There have been many reports concerning the therapeutic properties of ADSCs for cartilage defects [40, 41]. In recent years, several researchers have suggested the effectiveness of ADSCs as treatment for OA [79, 12, 17, 19, 42].

In our study, osteoarthritis progression was obviously milder in the ADSC-treated knees than in the control knees 8 weeks after ACLT in both macroscopic and histological evaluation. This is the data supporting the efficacy of ADSCs for OA treatment that other reports also have suggested.

Despite the results showing the chondro-protective effects of ADSCs, it is important to mention that the mechanism by which ADSC therapy facilitates tissue repair is still unclear. Toghraie et al. indicated that the injected ADSCs may regenerate degenerative tissue after directly filling the lesion [7], but there is insufficient evidence for this. Other reports have suggested that that injected ADSCs indirectly stimulate the secretion of bioactive factors such as cytokines and growth factors [9, 12, 42, 43]. We also focused on the paracrine effects of ADSCs, especially the effect on chondrocytes. We investigated these paracrine effects using a co-culture system.

Wu et al. investigated the paracrine effect of MSCs on chondrocytes using a co-culture system [44]. Tsuchiya et al. first reported that co-culture of BMSCs and articular chondrocytes enhanced matrix production [45]. Meanwhile, Hildner et al. also reported increased cartilage formation in the co-culture of chondrocytes with ADSCs [46].

Our data showed a significant increase of chondrocytes in co-culture with ADSCs. Furthermore, although TNF-α led to the death of chondrocytes (Fig. 6b Control VS TNF-α), the effect of TNF-α was suppressed when chondrocytes were co-cultured with ADSCs (Fig. 6b TNF-α VS ADSCs + TNF-α). These results indicate that the paracrine effects of ADSCs have effects such as regulating chondrocyte viability in osteoarthritis.
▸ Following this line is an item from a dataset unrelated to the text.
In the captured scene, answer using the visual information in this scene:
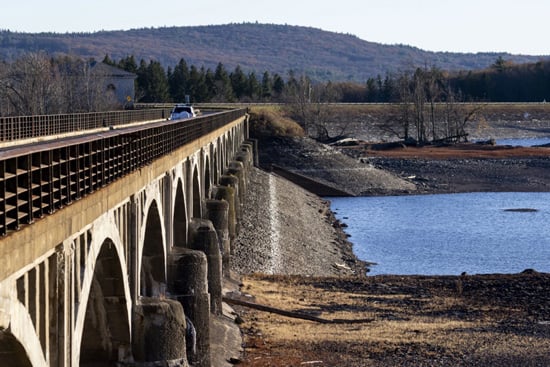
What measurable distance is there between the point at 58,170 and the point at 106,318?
4.86 m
It is believed that MMP13 causes damage to cartilage in OA, and that this is mediated by chondrocytes in an autocrine or paracrine manner [47]. We showed that production of MMP-13 in articular chondrocytes was reduced when they are treated with injected ADSCs in vivo, and the MMP-13 concentration of culture fluid was also reduced when co-cultured with ADSCs in vitro. These data suggest that ADSCs protect the articular cartilage from degeneration by inhibiting MMP13 expression and secreting multiple growth factors.
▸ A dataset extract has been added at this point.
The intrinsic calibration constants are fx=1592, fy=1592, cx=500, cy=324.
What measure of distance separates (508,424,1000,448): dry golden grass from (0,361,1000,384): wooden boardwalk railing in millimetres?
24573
In our results, intra-articularly injected ADSCs had an inhibiting effect on cartilage degeneration progression 8 weeks after ACLT, but did not show a significant effect at 12 weeks. Furthermore, no DiI positive cells were observed 12 weeks after ACLT. This is why intra-articularly injected ADSCs might not survive in a joint, so the paracrine effect lasted only weeks.


Intra-articularly injected ADSCs inhibited cartilage degeneration progression in a rabbit OA model by homing to the synovium and secreting a liquid factor with chondro-protective effects such as regulating chondrocyte viability and cartilage matrix protection.